(Tugas Latihan A):
Menurut artikel, berapa harga Google Pixel Buds?
(Tugas Latihan B):
Ringkaslah artikel di bawah ini dalam dua kalimat.

(Artikel):
==========

PERUBAHAN
Mungkin
Anda sempat menerima video tentang Google Pixel Buds. Wireless headphone
seharga 159 dollar AS yang akan beredar bulan depan ini, dipercaya berpotensi
menghapuskan pekerjaan para penerjemah.
Headphone
ini mempunyai akses pada Google Assistant yang bisa memberikan terjemahan real
time hingga 40 bahasa atas ucapan orang asing yang berada di depan Anda.
Teknologi
seperti ini mengingatkan saya pada laporan PBB yang dikeluarkan oleh salah satu
komisi yang dibentuk PBB – On Financing Global Opportunity – The Learning
Generation (Oktober 2016).

==========

(Data Ditampilkan):
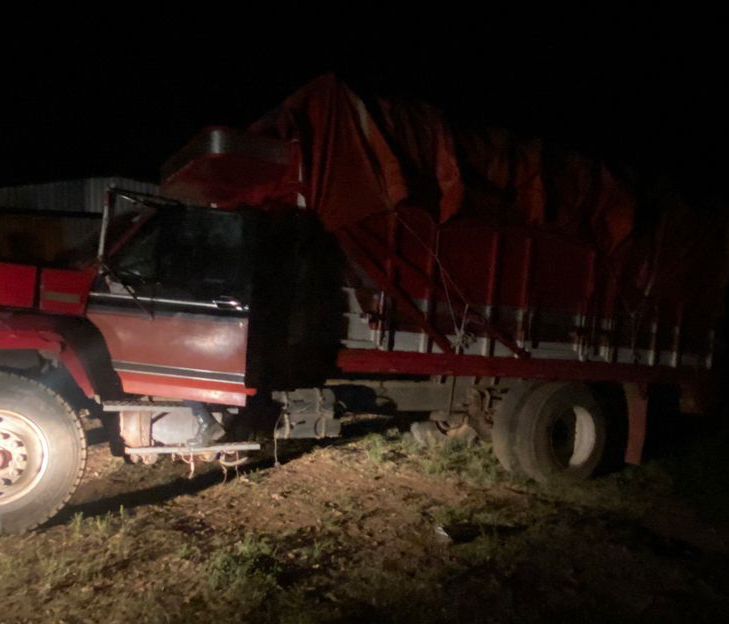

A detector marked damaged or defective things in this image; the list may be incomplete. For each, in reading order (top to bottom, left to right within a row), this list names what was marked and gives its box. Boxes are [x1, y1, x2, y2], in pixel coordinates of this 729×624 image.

rusty vehicle body [0, 75, 724, 532]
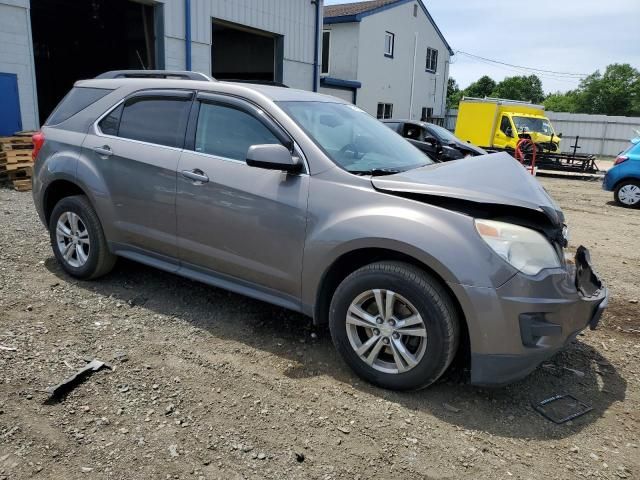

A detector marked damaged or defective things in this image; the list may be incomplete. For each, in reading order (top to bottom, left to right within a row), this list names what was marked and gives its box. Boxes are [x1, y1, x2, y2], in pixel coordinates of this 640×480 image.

damaged front bumper [448, 248, 608, 386]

==========

(Jawaban Benar A):
159 dollar AS.

(Jawaban Benar B):
Google Pixel Buds, wireless headphone seharga 159 dollar AS yang akan beredar bulan depan, dipercaya berpotensi menghapuskan pekerjaan para penerjemah, dan headphone ini memiliki akses pada Google Assistant yang bisa memberikan terjemahan real time hingga 40 bahasa. Teknologi seperti ini mengingatkan penulis pada laporan PBB The Learning Generation (Oktober 2016) yang dikeluarkan oleh komisi On Financing Global Opportunity.